-- GIVEN TEXT start --

I was quite looking forward to it from the trailer, but there was a (very well written) full page review in last week's Guardian that absolutely trashed it - basically to the tune of: "It totally misses the subtlety of the Herge books and reduces them to an Indiana Jones-style typical Spielberg movie - all form and no substance".

Has somewhat put me off going (that and the fact that I don't like 3D). May wait for the DVD and rent it for TV.

I would ignore The Guardian when it comes to TinTin.

They seem to have a very odd vendetta against it and have published 6 articles trashing it, 6 articles!

One of them's basis was a google search as well, says it all.

Hmmm. Didn't realise they trashed it so much. TBH, that makes more more inclined to believe it really IS shit.

I haven't seen the Tintin film – not after those reviews! – but a lot of people have. Steven Spielberg's digital animated version of the famous Hergé cycle of comic books has dominated the British box office in spite of articles that branded it a betrayal of the artist-author's vision, a soporific blanded-out parody of Hergé's eccentric world.

-- GIVEN TEXT end --
-- DATASET ENTRIES start --

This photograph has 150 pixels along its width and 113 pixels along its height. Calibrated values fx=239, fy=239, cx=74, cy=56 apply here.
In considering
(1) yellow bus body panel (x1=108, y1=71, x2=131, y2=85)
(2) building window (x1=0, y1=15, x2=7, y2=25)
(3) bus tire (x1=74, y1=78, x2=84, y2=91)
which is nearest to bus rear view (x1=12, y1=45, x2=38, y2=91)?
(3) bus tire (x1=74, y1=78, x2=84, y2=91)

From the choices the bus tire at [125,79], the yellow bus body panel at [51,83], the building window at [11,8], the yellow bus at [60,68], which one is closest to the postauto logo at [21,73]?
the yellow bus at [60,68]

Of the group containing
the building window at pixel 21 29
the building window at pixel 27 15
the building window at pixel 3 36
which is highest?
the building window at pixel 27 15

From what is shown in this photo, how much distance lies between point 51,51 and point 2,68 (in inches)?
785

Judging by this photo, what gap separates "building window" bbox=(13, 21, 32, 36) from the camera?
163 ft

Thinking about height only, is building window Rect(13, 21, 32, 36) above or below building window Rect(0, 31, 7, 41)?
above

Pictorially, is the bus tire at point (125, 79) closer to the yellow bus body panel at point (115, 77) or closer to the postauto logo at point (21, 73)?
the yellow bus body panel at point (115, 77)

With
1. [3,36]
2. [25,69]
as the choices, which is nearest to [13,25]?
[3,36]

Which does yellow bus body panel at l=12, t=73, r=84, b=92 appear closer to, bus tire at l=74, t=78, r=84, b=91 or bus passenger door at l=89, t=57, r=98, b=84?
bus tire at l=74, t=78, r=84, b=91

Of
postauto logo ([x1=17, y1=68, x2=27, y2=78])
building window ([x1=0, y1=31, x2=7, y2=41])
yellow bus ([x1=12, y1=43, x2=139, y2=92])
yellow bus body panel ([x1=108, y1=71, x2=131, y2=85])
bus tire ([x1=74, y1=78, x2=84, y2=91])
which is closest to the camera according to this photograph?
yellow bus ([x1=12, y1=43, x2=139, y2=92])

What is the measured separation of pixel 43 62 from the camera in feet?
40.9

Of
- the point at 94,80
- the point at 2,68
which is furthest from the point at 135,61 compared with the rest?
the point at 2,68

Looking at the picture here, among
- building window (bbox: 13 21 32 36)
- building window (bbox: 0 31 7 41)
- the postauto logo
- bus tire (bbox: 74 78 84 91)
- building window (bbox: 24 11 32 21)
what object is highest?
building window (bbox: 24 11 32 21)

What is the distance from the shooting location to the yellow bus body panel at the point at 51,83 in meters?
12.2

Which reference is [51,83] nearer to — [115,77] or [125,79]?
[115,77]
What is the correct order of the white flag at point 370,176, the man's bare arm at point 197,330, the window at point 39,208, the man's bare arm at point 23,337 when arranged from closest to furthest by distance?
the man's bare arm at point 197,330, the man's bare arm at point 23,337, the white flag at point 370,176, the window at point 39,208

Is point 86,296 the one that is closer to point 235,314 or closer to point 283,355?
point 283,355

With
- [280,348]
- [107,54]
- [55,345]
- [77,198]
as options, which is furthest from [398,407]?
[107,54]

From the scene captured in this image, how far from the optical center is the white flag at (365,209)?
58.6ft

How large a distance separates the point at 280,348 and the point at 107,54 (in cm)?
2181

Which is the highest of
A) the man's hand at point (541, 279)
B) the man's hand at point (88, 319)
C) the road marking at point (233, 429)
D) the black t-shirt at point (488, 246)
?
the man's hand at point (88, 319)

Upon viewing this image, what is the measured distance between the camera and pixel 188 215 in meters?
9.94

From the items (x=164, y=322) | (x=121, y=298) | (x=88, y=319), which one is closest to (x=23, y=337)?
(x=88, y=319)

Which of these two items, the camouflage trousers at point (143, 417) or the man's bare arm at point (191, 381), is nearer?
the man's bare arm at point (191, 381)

-- DATASET ENTRIES end --
-- DATASET ENTRIES start --

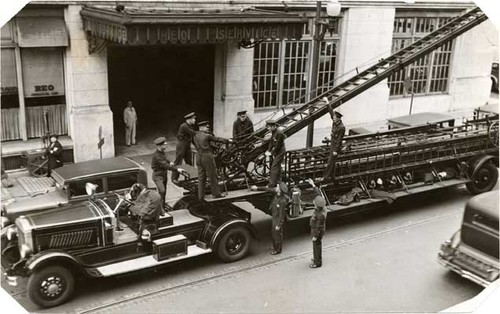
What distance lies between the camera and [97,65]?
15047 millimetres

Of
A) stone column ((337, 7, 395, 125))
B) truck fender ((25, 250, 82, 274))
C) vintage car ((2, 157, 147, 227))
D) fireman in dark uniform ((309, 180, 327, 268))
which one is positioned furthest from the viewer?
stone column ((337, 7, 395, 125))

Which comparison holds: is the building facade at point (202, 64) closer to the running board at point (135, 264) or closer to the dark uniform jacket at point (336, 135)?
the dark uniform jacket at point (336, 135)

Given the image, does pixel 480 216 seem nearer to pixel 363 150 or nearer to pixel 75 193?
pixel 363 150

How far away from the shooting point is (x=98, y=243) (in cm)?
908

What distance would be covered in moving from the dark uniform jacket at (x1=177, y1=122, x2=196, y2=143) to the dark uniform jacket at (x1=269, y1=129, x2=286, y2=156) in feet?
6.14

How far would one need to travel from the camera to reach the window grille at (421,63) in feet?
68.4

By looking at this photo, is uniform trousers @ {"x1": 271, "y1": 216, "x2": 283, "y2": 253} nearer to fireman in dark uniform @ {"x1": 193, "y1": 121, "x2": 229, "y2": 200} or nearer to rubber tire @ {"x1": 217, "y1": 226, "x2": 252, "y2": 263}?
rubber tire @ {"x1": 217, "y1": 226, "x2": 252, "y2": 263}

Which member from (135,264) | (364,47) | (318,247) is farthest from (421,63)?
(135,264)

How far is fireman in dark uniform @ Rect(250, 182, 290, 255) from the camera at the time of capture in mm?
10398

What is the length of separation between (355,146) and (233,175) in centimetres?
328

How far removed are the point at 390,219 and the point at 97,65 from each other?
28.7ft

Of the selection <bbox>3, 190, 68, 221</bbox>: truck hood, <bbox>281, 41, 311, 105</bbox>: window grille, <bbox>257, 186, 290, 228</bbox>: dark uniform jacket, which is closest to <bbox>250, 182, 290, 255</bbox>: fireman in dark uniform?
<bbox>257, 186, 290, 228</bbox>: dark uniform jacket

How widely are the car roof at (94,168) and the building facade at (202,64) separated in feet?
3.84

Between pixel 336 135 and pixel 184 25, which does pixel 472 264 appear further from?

-- DATASET ENTRIES end --

◆ PROBLEM TO SOLVE: Write a continuation of the forum discussion about Spielberg's Tintin film, picking up right after its last sentence. The records have nothing to do with the text.

◆ REPLY TO THE EXERCISE:
Is the gulf between expert disgust and public enthusiasm further proof that critics are doomed? Or that modern culture is truly anti-intellectual and philistine? I think it is evidence of neither. I am sure the Tintin film really is infuriating if you are a Tintin fan, as many who write about it plainly are. But is everyone a Tintin fan? Is everyone that familiar with the quixotic idealism, richly absurd characters, and unique humour of these great comic books?

I think I can mediate between enemies and fans of the film because I only discovered Tintin recently. I can easily imagine the perspective of someone who has no particular knowledge of the original books, indeed who finds them a bit baffling, because I was that person most of my life. Somehow the books didn't become part of my reading as a child. I preferred Willard Price and Dr Who novelisations. When I did come across Tintin, his world seemed mystifyingly alien. Who was this grumpy boozer Captain Haddock?

Tintin fans, in short, may be overestimating how dearly these classics are held in the common heart. If this film had come out a decade ago I'd have seen it without any prejudices because I had never read a Tintin book. And when I did start reading them quite recently, I had to fight past the pretensions of fans: I came across a recommendation by Philip Pullman, in Waterstone's, to read The Castafiore Emerald, which he selected as his favourite. It is actually the most fey in the series, one for confirmed aficionados.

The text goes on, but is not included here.